Following the announcement last Thursday by Senator Rand Paul that he was endorsing former Massachusetts Governor Mitt Romney as the Republican Party’s nominee for President, he took time to respond to critics of that decision in an interview with Peter Schiff. Said Rand: "Supporting the [Republican] nominee has been part of my [effort] to have influence…. If Republicans see that you are not going to support the nominee, then doors close."
Rand’s strategy is much more political than ideological. He feels that he can do business with and make binding agreements with parties with whom he has major disagreements but those agreements can only be made if he is allowed “inside.”
That may be a very good strategy, according to Bob Akimbo, writing at the DailyPaul.com blog:
Let’s learn a lesson from the Trojan War.
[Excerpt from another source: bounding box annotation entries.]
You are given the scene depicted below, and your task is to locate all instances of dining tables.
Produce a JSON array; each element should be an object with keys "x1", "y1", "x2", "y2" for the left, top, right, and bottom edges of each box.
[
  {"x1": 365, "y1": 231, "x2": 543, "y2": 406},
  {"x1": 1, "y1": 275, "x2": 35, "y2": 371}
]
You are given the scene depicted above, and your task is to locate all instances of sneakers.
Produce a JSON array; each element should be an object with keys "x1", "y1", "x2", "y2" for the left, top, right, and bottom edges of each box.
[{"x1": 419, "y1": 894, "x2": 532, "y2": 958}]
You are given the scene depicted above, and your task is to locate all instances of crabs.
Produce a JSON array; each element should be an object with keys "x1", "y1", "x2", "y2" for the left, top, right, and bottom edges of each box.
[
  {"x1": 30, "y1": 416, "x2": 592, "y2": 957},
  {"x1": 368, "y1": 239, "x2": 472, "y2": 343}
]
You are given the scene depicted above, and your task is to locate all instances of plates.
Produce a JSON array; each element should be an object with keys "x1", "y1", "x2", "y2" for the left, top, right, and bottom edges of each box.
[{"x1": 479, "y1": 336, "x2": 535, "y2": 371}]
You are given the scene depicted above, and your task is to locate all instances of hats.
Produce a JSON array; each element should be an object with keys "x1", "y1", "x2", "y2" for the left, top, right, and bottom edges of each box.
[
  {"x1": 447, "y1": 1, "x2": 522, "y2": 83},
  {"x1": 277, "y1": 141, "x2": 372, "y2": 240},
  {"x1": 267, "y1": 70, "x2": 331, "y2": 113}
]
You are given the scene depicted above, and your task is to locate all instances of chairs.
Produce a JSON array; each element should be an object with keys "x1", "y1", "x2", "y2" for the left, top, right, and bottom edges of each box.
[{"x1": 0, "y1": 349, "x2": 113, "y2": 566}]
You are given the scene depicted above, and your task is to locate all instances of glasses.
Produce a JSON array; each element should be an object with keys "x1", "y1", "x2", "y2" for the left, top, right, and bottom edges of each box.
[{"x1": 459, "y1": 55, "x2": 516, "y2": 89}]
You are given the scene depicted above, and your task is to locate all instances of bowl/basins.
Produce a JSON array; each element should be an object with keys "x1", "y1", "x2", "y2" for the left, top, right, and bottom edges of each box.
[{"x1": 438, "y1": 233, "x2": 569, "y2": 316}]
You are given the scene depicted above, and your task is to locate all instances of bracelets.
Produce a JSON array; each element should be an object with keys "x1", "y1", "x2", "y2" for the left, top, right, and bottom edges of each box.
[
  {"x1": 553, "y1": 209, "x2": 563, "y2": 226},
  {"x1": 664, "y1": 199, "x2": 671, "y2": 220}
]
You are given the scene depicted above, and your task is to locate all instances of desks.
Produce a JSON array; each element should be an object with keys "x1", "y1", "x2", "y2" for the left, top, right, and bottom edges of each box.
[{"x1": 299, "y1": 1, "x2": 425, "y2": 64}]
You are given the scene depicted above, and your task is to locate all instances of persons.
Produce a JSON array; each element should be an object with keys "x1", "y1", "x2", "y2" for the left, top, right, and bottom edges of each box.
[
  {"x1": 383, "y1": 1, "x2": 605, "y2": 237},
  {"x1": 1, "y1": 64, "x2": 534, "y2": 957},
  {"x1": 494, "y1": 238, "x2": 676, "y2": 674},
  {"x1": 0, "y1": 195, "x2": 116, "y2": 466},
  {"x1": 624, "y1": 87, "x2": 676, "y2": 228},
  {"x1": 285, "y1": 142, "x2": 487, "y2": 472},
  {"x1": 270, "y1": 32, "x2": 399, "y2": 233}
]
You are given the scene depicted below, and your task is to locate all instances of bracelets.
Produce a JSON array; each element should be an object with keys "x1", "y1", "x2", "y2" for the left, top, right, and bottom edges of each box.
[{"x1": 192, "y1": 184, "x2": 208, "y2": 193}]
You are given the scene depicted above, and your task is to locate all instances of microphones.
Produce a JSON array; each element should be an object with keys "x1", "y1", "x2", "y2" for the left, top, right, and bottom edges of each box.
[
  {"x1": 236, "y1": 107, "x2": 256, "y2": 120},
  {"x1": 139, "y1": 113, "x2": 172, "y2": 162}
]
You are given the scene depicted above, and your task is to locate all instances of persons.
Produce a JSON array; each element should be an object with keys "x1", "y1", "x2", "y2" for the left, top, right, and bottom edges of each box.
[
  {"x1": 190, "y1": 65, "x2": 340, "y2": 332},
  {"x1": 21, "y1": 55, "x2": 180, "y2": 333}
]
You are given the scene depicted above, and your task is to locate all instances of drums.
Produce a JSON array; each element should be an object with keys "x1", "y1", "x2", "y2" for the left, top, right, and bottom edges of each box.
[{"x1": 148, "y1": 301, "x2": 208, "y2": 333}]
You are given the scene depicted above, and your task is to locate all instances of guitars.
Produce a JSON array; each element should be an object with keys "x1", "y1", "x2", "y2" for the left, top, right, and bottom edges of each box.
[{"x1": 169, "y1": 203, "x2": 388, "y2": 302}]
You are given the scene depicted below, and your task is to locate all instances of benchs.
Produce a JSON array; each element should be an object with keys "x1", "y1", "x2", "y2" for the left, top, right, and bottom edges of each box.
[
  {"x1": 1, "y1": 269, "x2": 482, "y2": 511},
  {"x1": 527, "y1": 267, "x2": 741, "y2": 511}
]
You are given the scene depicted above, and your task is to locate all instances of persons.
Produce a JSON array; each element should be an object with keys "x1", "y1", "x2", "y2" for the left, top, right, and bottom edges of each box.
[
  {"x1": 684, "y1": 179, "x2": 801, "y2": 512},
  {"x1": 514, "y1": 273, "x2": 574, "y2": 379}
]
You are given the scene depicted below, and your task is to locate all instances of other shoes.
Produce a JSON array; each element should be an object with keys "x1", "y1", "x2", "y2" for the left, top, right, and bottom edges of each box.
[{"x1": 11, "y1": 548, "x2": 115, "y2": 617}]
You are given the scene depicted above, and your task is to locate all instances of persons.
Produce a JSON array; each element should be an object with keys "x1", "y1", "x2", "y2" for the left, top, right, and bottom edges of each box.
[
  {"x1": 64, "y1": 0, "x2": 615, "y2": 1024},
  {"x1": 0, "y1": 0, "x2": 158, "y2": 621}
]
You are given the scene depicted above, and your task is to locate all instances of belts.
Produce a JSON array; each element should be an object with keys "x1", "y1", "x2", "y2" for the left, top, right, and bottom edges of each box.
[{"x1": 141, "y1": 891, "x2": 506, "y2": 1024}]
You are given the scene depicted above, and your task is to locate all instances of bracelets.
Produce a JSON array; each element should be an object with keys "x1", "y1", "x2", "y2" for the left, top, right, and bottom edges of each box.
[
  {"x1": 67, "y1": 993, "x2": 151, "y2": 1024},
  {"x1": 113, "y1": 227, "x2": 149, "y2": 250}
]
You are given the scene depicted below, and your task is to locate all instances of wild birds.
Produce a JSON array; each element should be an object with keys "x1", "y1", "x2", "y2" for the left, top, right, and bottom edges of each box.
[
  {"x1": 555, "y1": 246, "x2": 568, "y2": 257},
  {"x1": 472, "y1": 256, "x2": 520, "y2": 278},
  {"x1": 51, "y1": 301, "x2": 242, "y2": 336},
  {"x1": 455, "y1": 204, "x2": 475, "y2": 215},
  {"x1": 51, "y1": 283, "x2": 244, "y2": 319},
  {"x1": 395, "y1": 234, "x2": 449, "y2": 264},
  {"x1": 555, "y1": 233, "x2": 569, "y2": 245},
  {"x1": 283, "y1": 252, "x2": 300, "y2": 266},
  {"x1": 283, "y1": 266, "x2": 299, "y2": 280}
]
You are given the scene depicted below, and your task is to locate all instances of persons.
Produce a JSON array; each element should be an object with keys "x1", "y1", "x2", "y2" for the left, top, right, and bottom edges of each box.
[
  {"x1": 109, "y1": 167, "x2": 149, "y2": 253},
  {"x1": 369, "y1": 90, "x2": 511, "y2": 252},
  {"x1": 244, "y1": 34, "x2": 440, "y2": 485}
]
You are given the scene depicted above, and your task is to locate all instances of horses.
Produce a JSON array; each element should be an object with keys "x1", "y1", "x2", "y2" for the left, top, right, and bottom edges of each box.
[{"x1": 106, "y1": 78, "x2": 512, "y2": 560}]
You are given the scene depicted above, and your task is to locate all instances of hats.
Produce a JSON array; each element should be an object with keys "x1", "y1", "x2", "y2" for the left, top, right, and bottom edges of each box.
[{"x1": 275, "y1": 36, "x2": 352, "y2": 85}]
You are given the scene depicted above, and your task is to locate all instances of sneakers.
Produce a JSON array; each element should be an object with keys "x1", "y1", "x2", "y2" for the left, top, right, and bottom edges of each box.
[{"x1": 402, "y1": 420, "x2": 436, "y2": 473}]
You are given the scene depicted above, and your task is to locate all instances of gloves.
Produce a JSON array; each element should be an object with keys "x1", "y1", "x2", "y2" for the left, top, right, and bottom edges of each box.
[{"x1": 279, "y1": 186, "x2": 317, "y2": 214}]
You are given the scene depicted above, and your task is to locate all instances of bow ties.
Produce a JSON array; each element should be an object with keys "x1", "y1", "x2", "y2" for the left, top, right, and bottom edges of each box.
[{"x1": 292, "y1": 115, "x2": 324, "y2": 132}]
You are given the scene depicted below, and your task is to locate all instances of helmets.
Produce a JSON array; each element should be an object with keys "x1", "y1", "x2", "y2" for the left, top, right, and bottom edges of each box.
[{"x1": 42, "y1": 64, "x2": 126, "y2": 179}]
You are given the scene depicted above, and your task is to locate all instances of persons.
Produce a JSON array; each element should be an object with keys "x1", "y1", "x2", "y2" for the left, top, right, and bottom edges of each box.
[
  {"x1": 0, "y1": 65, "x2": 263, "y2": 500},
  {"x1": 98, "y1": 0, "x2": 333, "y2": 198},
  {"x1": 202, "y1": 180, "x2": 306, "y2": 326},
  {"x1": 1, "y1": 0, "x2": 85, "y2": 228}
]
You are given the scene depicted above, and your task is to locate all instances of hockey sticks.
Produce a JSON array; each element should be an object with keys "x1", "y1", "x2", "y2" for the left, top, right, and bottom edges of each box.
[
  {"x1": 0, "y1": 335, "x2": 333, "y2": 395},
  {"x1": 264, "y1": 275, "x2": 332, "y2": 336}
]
We can bang on the walls of the Federal Reserve until our fists bleed, but it will be a … lot easier if someone opens the door for us from the inside…
His endorsement of Romney gives him the political capital to put those issues [he favors] front and center…. Did you see that opportunity three years ago?
There is a strong element of pragmatism in Paul’s endorsement of Romney. In responding to his critics Paul told Schiff, “People say that ‘you’re selling your soul.’ No, I’m supporting the party that I belong to, in order to try to work within the party to get things [done] that I believe in.” But he added that an endorsement of an individual with whom he has major disagreements doesn’t mean that he’s somehow sold out to that individual:
An endorsement doesn’t change any of [my] philosophy….
There are areas of agreement.… People want to characterize everybody as either being good or evil…. There are definitely things in between.
This is Paul’s backhanded way of saying that he got some “quid pro quo” out of his 30-minute meeting with Romney before making his announcement last week. Rand said that, based on that conversation, Romney will now support auditing of the Federal Reserve, that he will oppose the SOPA legislation threatening Internet privacy, that he will allow construction of the Keystone XL Pipeline, and that he would sign the REINS Act that would require the Congress to vote on major pieces of regulations drawn up by government agencies.
Paul’s decision was also based on political reality. By failing to endorse Romney, Paul would put into jeopardy the chairmanships of several state Republican parties. He explained:
We’ve won the chairmanship of several parties now. Iowa, Nevada and I think Maine. We have a large control of the … party. Many of the rules of the party are that you can’t be chairman and not endorse the nominee of the party. So do we want to give up those chairmanships?
If we give up those chairmanships and don’t stay part of the party then everything my dad has done, all of the thankless hours and days that he has traveled for 2007, 2008, 2011 and 2012, all of those hours will be for naught.
We are actually in a position where we have significant power within the party, and the Romney campaign and everybody else realizes that we are going to be a force to be reckoned with…
Paul is also clearly looking to 2016 when his Senate term ends, just in time for a run for the presidency:
When I ran for the Senate [in 2010] I made a promise that I would support the nominee [whoever he was]. This was … necessary because my father had not supported the nominee in 2008, and one of the campaign tactics [used] against me was: "your dad didn’t support the nominee, and if you won’t [then] we don’t want you in our party."
If he runs in 2016 that can’t be used against him.
But Paul is running big risks of alienating precisely those supporters who have propelled him onto the national scene. As the press release from Libertarian Party headquarters noted:
It’s what Rand Paul did not say that Mitt Romney will support that tells us what we really need to know.
He did not say that Mitt Romney would cut federal spending.
He did not say that Mitt Romney would never raise taxes.
He did not say that Mitt Romney would end Obamacare.
He did not say that Mitt Romney would bring the troops home from Afghanistan.
As Joe Wolverton pointed out in The New American on Friday, “It seems unlikely that a politician as savvy as Rand Paul … would ever take the loyalty of [his supporters] for granted…. The millions of Americans who considered his father the last great hope for the restoration of the Republic … are, at the end of the day, not soldiers in the Ron Paul Battalion, but are in fact an army in the cause of liberty and the Constitution.” If those soldiers perceive Rand Paul as just another politician seeking his own end, they will scatter to the wind and that great cause will suffer a mighty blow. Surely Rand Paul knows that but is willing to take the risk.